Une manière un peu plus élégante serait d'articuler ma critique sur l'idée du bouquin en question, selon laquelle le peintre éprouve un manque face au monde, en ce que le monde ne représente pas de manière suffisamment efficace ce que le peintre éprouve face à ce même monde (ou même face à une œuvre) : la peinture serait alors un moyen pour le peintre d'apporter une réponse à ce manque, en fournissant une représentation du monde qui souligne davantage ce qu'il éprouve.


J'ai donc ci-dessous céder à mon petit péché mignon, qui consiste à réorganiser le texte d'un autre, citations par citations comme autant de petits carrés d'une mosaïque, pour faire dire à ce texte de manière plus explicite ce que j'ai moi-même ressenti en le lisant.


Chapitres par chapitres, tout de même.


I


Il faut qu'avec mon corps se réveillent les corps associés, les "autres", qui ne sont pas mes congénères, comme dit la zoologie, mais qui me hantent, que je hante, avec qui je hante un seul Être actuel, présent, comme jamais animal n'a hanté ceux de son espèce, son territoire ou son milieu.


II


a) la carte du "je peux"


Tous mes déplacements par principe figurent dans un coin de mon paysage, sont reportés sur la carte du visible.
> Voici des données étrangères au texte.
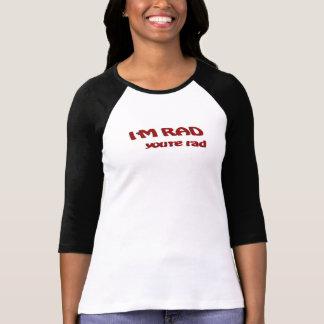 Je suis rad Ragland T-shirt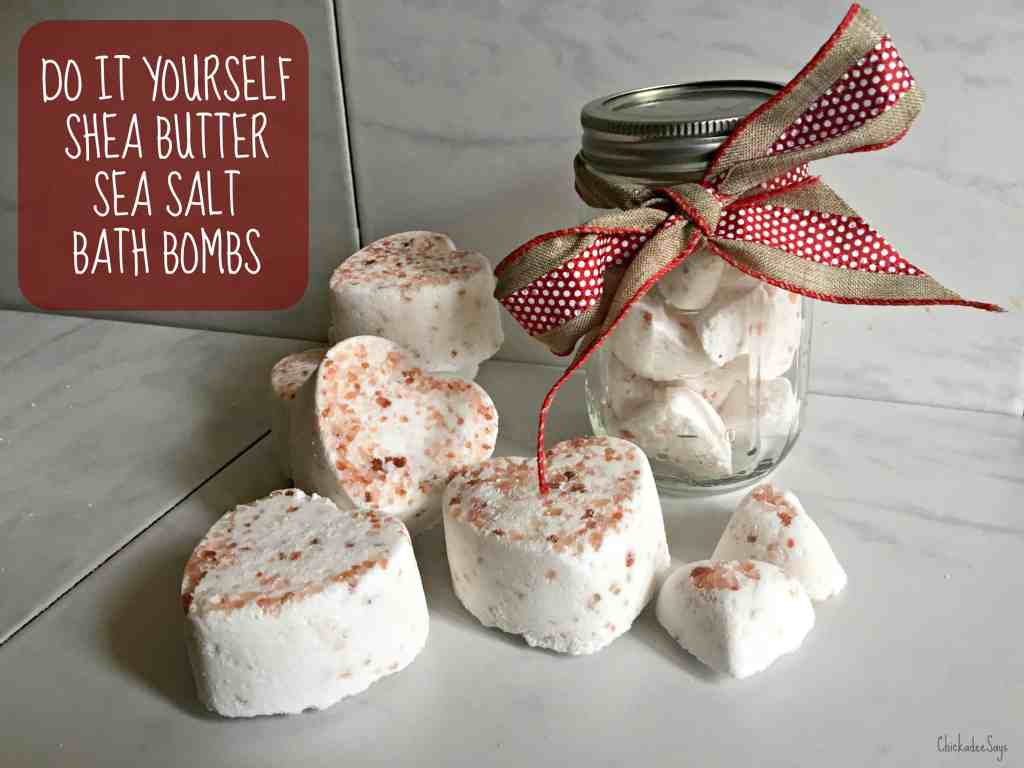 DIY Bath Bomb Recipe with Text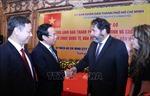 Thúc đẩy quan hệ hợp tác giữa TP Hồ Chí Minh và các đối tác nước ngoài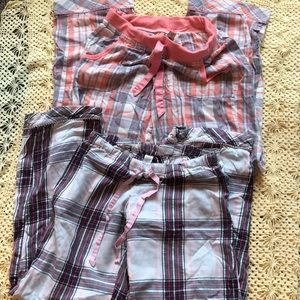 Cute pajama pants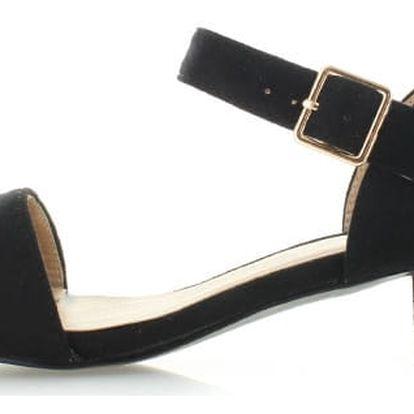 Černé sandály Luisa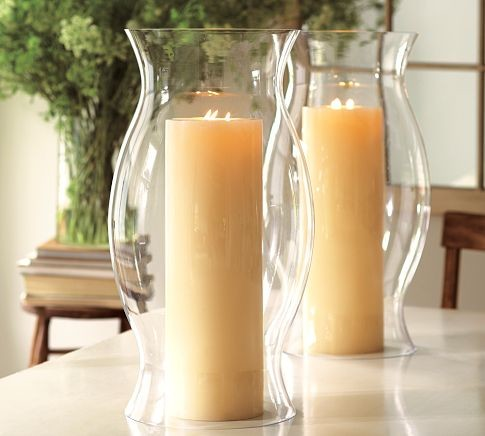 Hourglass Hurricane Sleeve Candles And Candleholders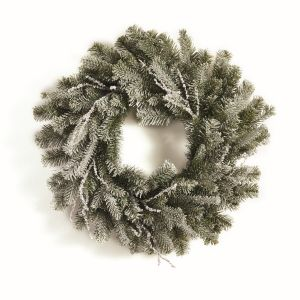 """24"""" Artificial Iced Pine and Twig Wreath"""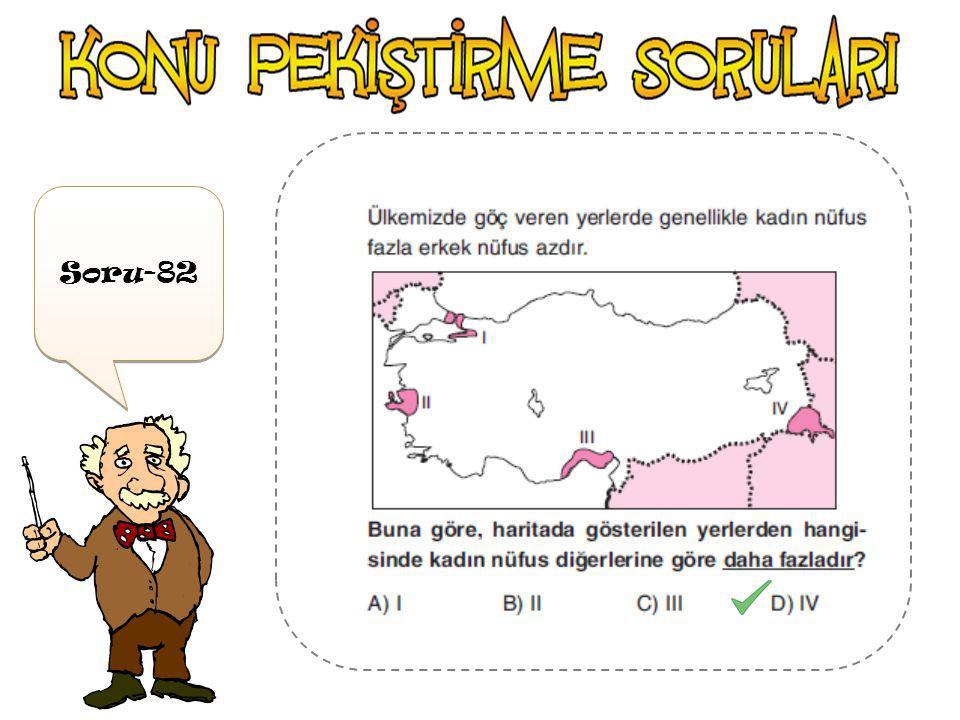 Soru-81 Yukarıdaki bu bilgilere göre; Ankara 'nın km'2 'ye düşen Nüfus Yoğunluğu miktarı yaklaşık kaçtır ? A) 25 B) 1000 C) 6500 D) 260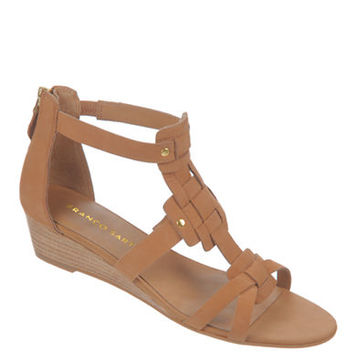 Franco Sarto Ulysses Nubuck Leather Wedge Sandals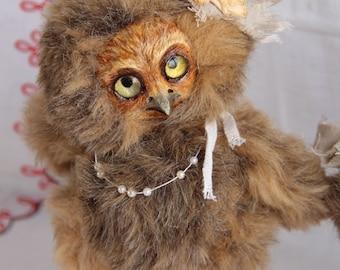 "Art toys Teddy Doll ""Owl"".  20 см"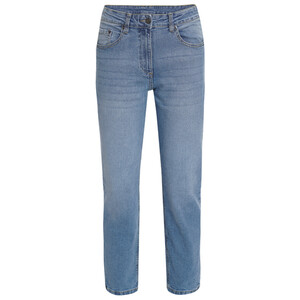 Damen Mom-Jeans mit Used-Waschung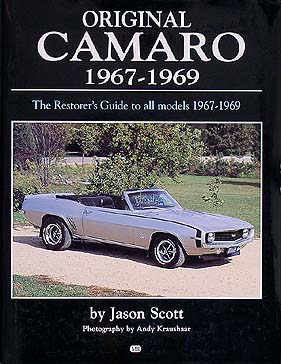 1967-1969 Chevrolet Camaro Originality Guide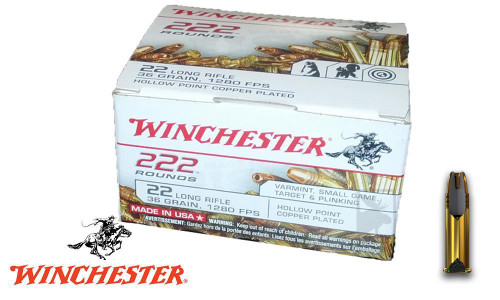 WINCHESTER 222 VALUE PACK .22LR, 222 ROUNDS 36-GRAIN JACKETED HOLLOW-POINT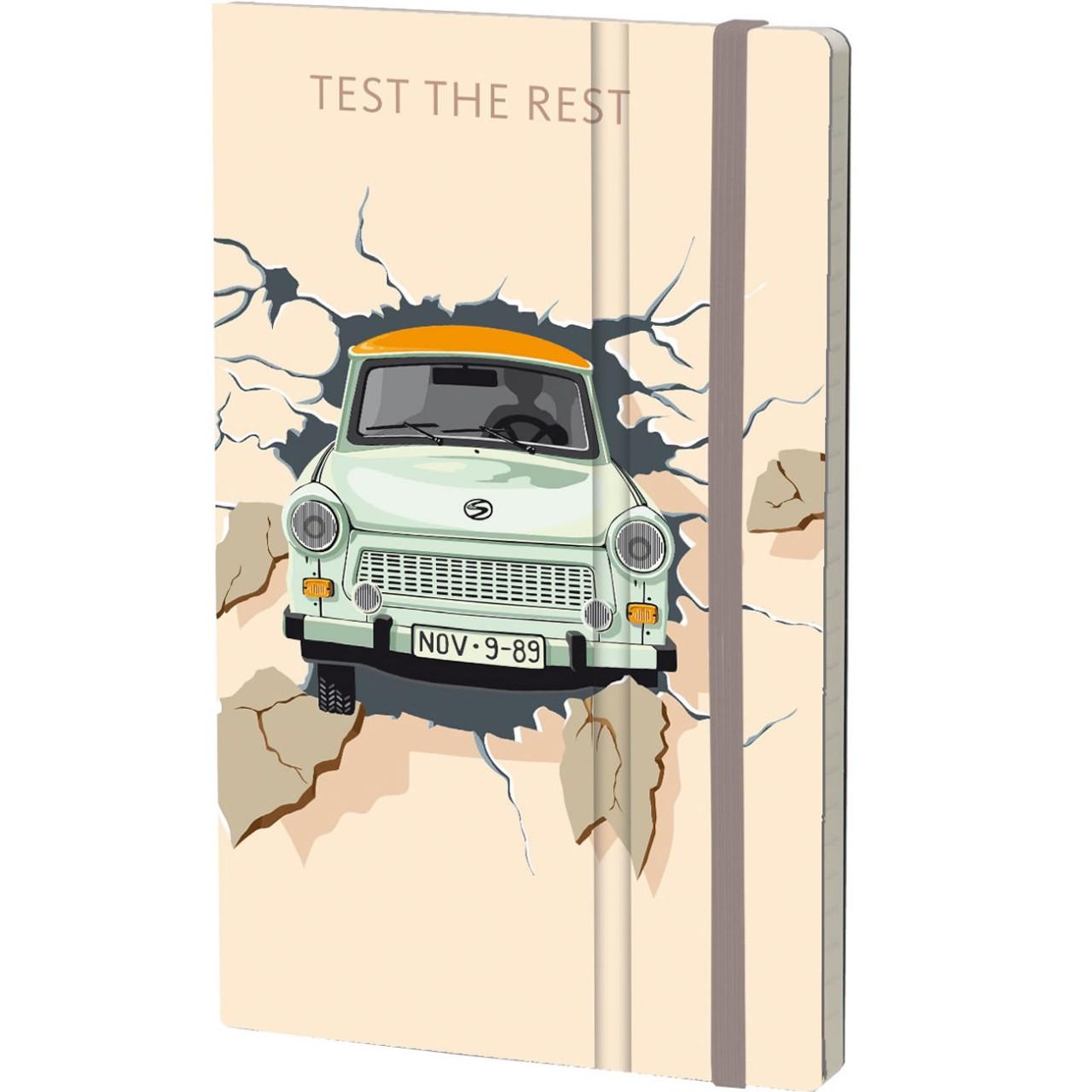 Stifflex Notizbuch THE WALL 9 x 14 cm 144 S., TEST THE REST - ORANGE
Tout ce que je vois par principe est à ma portée, au moins à la portée de mon regard, relevé sur la carte du "je peux". Chacune des deux cartes est complète. Le monde visible et celui de mes projets moteurs sont des parties totale du même Être.


Cet extraordinaire empiètement, auquel on ne songe pas assez, interdit de concevoir la vision comme une opération de pensée qui dresserait devant l'esprit un tableau ou une représentation du monde, un monde de l'immanence et de l'idéalité. [...]
L'énigme tient en ceci que mon corps est à la fois voyant et visible. Il se voit voyant, il se touche touchant, il est visible et sensible pour soi-même. C'est un soi, non par transparence, comme la pensée, qui ne pense quoi que ce soit qu'en l'assimilant, en le constituant, en le transformant en pensée - mais un soi par confusion, narcissisme, inhérence de celui qui voit à ce qu'il voit, de celui qui touche à ce qu'il touche, du sentant au senti.
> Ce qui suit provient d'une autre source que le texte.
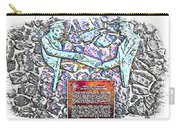 Atlantic Charter Monument Carry-all Pouch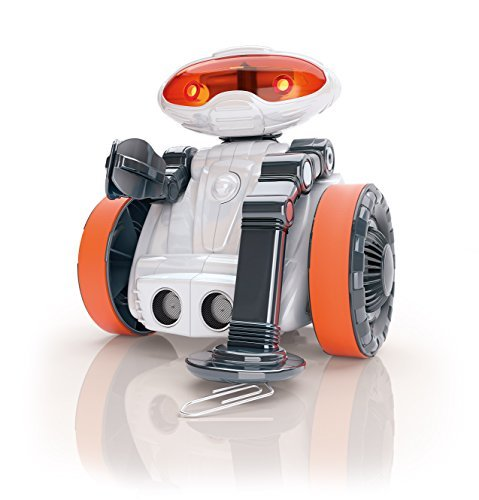 Clementoni 13915 Kit scientifico il Mio Robot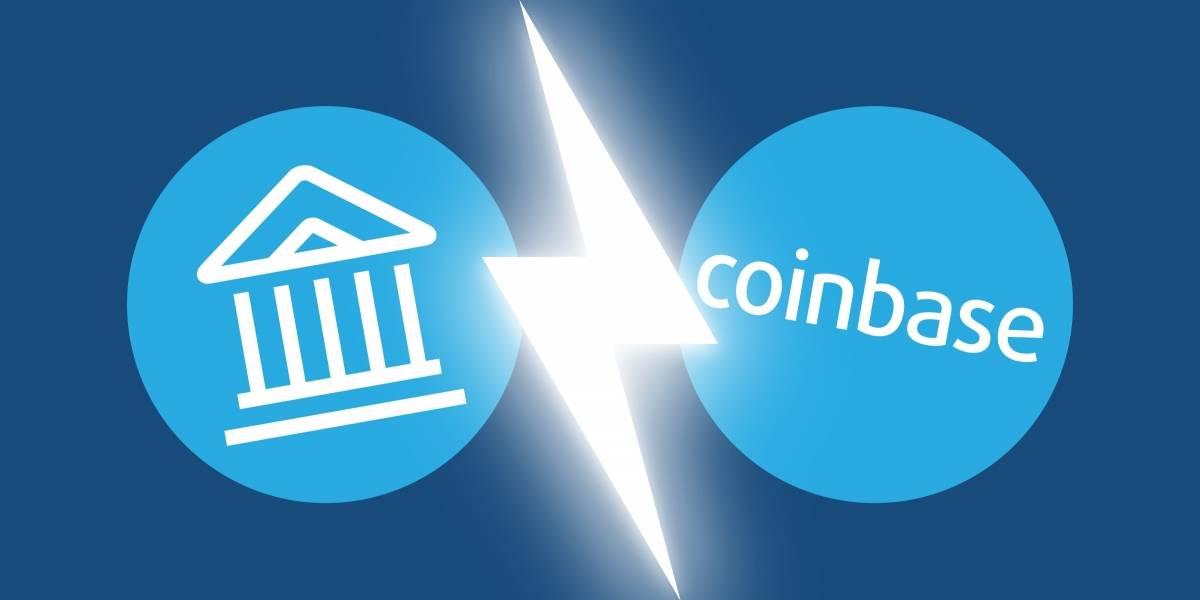 Coinbase deberá entregar datos de 14.000 usuarios al Servicio de Impuestos Internos de EE.UU.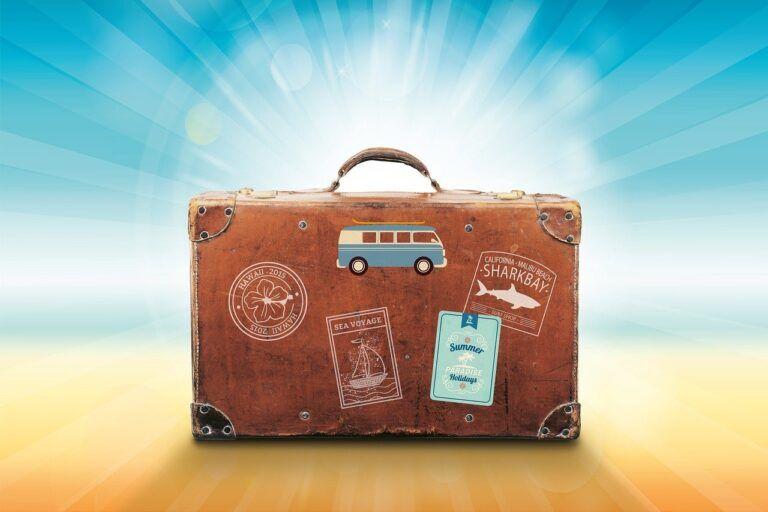 SNRG Travels
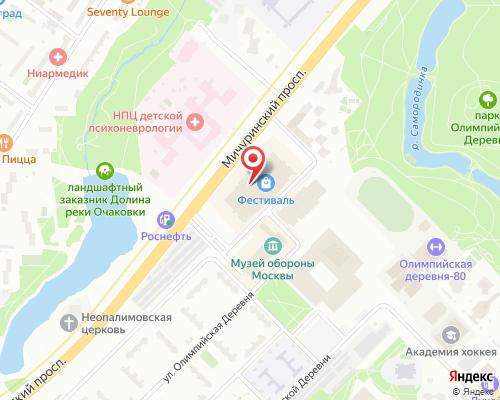 Олимпийская деревня д. 3 корп.1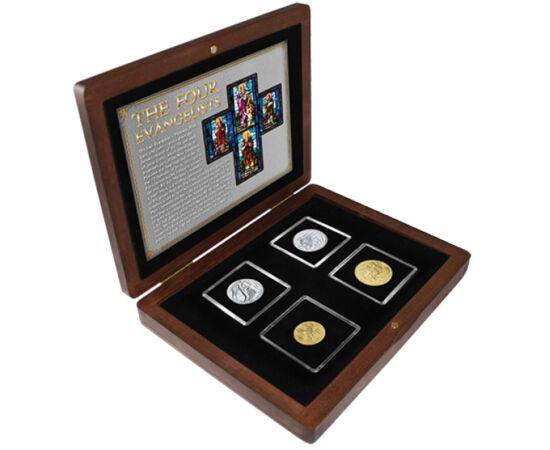 10,20,50,200 líra,4Evangelista,1985 Vatikán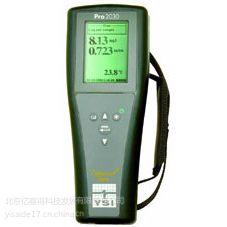 供应YSI Pro2030水质分析仪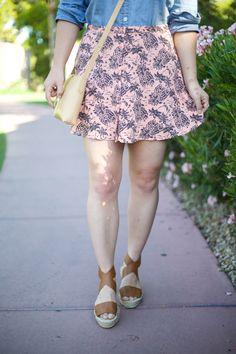 Mae Amor- button up pineapple skirt, flatfor espadrille sandals, denim shirt, boater hat, J.Crew crossbody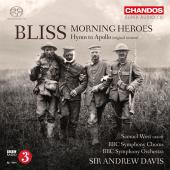 Album artwork for Bliss: Morning Heroes & Hymn to Apollo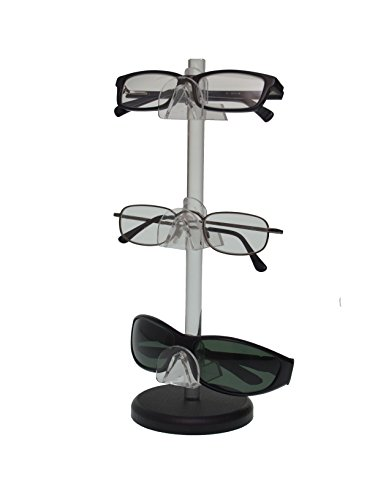 (Marketing Holders 3 Tier Acrylic SUNGLASSES EYEGLASSES display STAND with Black Base Glasses Nose)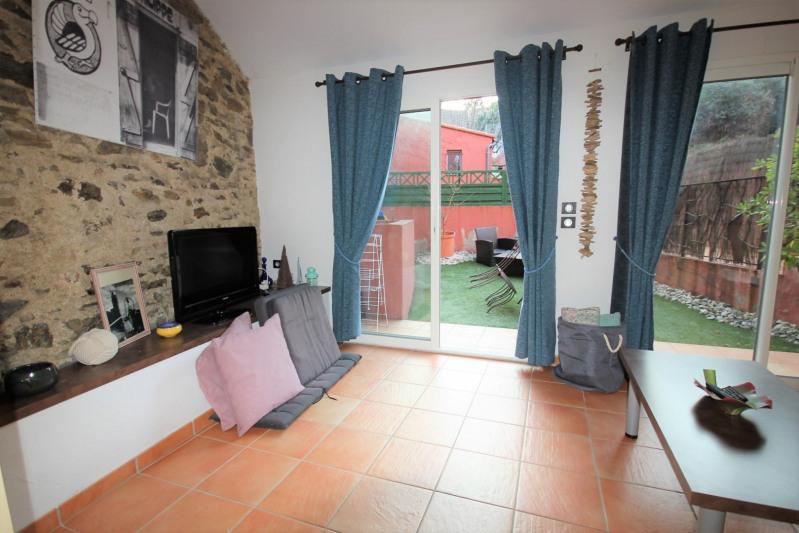 Sale apartment Collioure 296000€ - Picture 2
Qualité, lumière, couleur, profondeur, qui sont là-bas devant nous, n'y sont que parce qu'elles se réveillent en écho dans notre corps, parce qu'il leur fait accueil. Cet équivalent interne, cette formule charnelle de leur présence que les choses suscitent en moi, pourquoi à leur tour ne susciteraient-ils pas un tracé, visible encore, où tout autre regard retrouvera les motifs qui soutiennent son inspection du monde ?
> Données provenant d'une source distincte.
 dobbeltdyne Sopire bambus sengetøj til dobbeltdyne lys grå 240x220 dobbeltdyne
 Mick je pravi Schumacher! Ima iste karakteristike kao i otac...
b) Toucher avec les yeux, ou l'art de ne pas toucher


Le monde du peintre est un monde visible, rien que visible, un monde presque fou, puisqu'il est complet n'étant cependant que partiel.


La peinture n'évoque rien, et notamment pas le tactile. Elle fait tout autre chose, presque l'inverse : elle donne existence visible à ce que la vision profane croit invisible, elle fait que nous n'avons pas besoin de sens musculaire pour avoir la voluminusité du monde. [...] l'esprit sort par les yeux pour aller se promener dans les choses, puisqu'il ne cesse d'ajuster sur elles sa voyance [...] la même chose est là-bas au cœur du monde et ici au cœur de la vision, la même chose ou, si l'on y tient, une chose semblable, mais selon une similitude efficace, qui est parente, genèse, métamorphose de l'être en sa vision.


Essence et existence, imaginaire et réel, visible et invisible, la peinture brouille toutes les catégories en déployant son univers onirique d'essences charnelles, de ressemblances efficaces de significations muettes.


c) Les autres


Bien sûr ce don se mérite par l'exercice, et ce n'est pas en quelques mois, ce n'est pas non plus dans la solitude qu'un peintre entre en possession de sa vision. La question n'est pas là : précoce au tardive, spontanée ou formée au musée, sa vision en tout cas n'apprend qu'en voyant, n'apprend que d'elle-même. L'oeil voit le monde, et ce qui manque au monde pour être tableau, et ce qui manque au tableau pour être lui-même, et, sur la palette, la couleur que le tableau attend, et il voit, une fois fait, le tableau qui répond à tous ces manques, et il voit les tableaux des autres, les réponses autres à d'autres manques.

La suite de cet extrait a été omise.